Abstract

With growing literature, the feasibility of transoral endoscopic thyroidectomy vestibular approach (TOETVA) has been confirmed as a valid method for managing differentiated thyroid cancer. Completion thyroidectomy (CT) is recommended in patients who have been diagnosed with differentiated thyroid cancer after unilateral lobectomy by TOETVA. In this retrospective study, the authors addressed the critical questions of how and when to do the second operation of CT to avoid a neck scar. The authors retrospectively reviewed our patients who had received TOETVA in our hospital from August 2016 to December 2019. Those who received CT after initial TOETVA as cTOETVA were further separated according to the approaching methods. Demographic data, operative variables, and postoperative variables were collected and analyzed. A total of 97 patients were enrolled using TOETVA. Malignancies were present in 42 patients (43.3%) using TOETVA. There were 3 approaching methods of cTOETVA and separated into reopen transcervical approach (re-TCA), retransoral TOETVA (re-TOETVA), and transaxillary approach (TAA) groups.

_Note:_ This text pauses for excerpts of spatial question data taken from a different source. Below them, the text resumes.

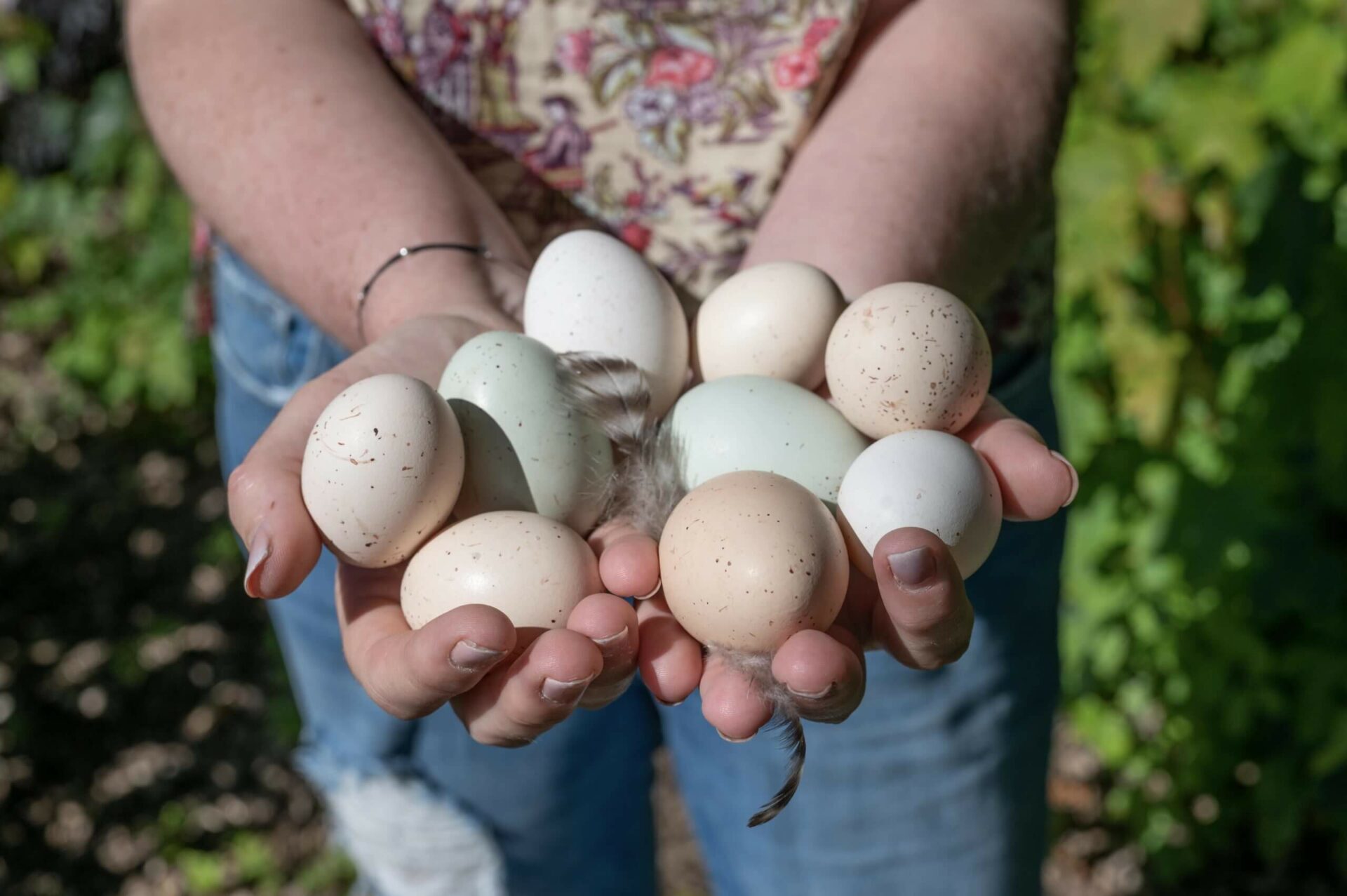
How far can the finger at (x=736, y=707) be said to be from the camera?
102cm

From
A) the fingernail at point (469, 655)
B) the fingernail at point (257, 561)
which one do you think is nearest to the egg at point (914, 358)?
the fingernail at point (469, 655)

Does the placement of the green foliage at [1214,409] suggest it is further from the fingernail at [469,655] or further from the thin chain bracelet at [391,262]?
the fingernail at [469,655]

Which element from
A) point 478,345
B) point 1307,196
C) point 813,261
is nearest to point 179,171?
point 478,345

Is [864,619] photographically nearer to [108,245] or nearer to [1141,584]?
[1141,584]

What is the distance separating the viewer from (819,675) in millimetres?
993

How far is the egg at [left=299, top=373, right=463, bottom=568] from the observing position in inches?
44.1

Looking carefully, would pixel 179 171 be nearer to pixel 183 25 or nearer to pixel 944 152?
pixel 183 25

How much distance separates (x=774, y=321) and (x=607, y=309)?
7.5 inches

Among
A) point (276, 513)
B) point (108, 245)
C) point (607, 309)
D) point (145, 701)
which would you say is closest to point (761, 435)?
point (607, 309)

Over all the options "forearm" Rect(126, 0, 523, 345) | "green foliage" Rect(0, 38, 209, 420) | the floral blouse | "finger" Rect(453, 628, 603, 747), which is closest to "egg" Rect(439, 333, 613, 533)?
"forearm" Rect(126, 0, 523, 345)

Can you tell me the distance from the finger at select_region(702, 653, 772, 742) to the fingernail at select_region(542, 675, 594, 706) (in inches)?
4.7

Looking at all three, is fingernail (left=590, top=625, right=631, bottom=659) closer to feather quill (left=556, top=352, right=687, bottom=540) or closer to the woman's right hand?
the woman's right hand

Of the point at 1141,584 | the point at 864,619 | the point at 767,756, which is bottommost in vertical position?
the point at 1141,584

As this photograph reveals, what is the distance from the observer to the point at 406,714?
104 centimetres
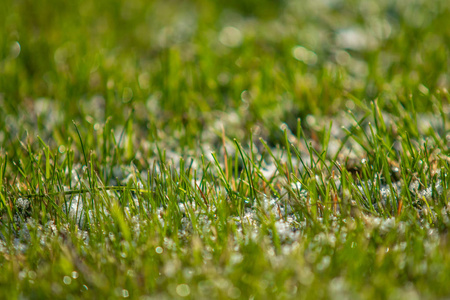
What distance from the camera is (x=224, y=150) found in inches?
77.9

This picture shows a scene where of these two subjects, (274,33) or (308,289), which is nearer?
(308,289)

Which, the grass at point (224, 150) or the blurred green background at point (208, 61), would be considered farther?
the blurred green background at point (208, 61)

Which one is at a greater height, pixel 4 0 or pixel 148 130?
pixel 4 0

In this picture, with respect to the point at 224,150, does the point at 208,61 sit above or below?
above

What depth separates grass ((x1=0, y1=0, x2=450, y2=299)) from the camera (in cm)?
129

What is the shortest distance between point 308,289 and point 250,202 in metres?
0.48

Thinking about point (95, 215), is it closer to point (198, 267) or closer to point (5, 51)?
point (198, 267)

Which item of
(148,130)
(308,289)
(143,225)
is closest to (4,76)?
(148,130)

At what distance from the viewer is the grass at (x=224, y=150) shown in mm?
1285

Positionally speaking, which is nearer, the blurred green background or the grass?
the grass

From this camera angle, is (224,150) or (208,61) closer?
(224,150)

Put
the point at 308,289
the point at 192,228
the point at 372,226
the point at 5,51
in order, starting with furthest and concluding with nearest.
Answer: the point at 5,51
the point at 192,228
the point at 372,226
the point at 308,289

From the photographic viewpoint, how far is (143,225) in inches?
57.3

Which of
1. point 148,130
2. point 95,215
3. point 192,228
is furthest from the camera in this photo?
point 148,130
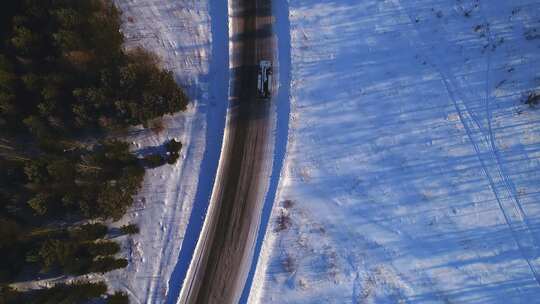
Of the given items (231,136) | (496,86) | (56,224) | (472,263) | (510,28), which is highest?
(510,28)

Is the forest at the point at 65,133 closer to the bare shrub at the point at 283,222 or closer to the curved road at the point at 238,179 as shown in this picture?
the curved road at the point at 238,179

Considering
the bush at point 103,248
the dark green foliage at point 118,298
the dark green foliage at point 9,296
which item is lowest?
the dark green foliage at point 118,298

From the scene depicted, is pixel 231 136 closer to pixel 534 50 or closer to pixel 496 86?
pixel 496 86

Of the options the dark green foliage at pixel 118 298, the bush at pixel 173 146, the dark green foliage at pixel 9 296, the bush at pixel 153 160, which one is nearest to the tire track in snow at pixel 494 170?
the bush at pixel 173 146

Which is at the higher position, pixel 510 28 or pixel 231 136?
pixel 510 28

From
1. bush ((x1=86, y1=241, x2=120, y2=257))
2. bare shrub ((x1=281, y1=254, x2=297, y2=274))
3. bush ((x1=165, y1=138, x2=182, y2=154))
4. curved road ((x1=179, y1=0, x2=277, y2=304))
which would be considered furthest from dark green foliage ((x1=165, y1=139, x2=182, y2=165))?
bare shrub ((x1=281, y1=254, x2=297, y2=274))

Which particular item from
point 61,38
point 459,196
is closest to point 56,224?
point 61,38

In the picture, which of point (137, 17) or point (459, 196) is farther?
point (137, 17)
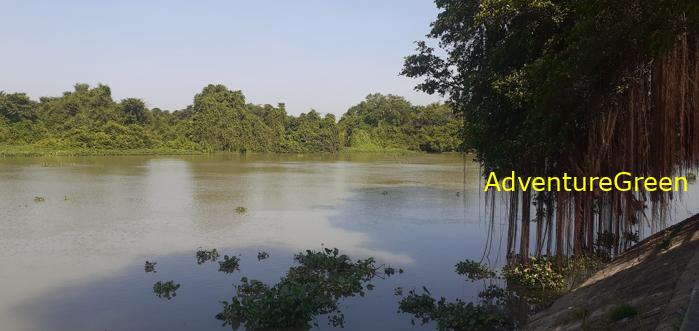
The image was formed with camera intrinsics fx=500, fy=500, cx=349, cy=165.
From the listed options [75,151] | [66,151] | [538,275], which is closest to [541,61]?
[538,275]

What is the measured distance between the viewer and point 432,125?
9825cm

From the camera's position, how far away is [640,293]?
7059 millimetres

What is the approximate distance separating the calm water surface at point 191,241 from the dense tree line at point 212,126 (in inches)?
1629

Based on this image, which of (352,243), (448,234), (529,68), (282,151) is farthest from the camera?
(282,151)

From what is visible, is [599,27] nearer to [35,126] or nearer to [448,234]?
[448,234]

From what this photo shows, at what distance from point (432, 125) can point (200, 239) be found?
84819 millimetres

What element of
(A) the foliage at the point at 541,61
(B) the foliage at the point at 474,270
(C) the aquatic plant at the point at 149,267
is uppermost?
(A) the foliage at the point at 541,61

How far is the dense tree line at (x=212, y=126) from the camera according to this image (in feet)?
232

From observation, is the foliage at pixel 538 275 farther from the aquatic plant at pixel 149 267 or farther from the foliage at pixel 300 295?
the aquatic plant at pixel 149 267

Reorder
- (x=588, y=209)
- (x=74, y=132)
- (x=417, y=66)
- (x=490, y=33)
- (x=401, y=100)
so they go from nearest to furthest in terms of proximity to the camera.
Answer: (x=588, y=209) < (x=490, y=33) < (x=417, y=66) < (x=74, y=132) < (x=401, y=100)

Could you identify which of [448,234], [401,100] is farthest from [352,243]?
[401,100]

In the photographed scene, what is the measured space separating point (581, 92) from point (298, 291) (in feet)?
20.9

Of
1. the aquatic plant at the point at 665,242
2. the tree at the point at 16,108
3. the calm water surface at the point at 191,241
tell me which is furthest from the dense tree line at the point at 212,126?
the aquatic plant at the point at 665,242

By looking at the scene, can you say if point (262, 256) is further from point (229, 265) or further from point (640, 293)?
point (640, 293)
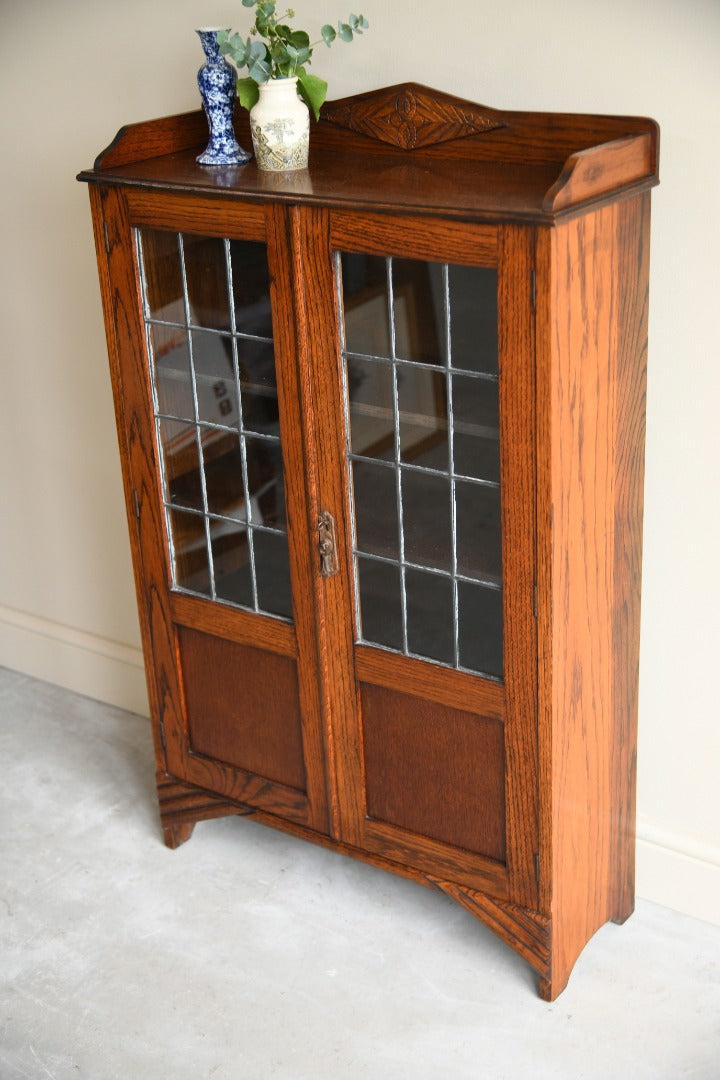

There were no significant complications among patients for cTOETVA. Of the 8 patients for the cTOETVA, 3 received re-TCA, 3 re-TOETVA, and 2 TAA. The outcomes are encouraging and demonstrate the feasibility of scarless completion thyroidectomy after initial TOETVA. The re-TOETVA procedure should be completed within 14 days after the initial TOETVA procedure, TAA beyond 14 days, and re-TCA may be completed at any time. The cTOETVA techniques using re-TOETVA or TAA have better cosmetic results than re-TCA in oncological equivalency.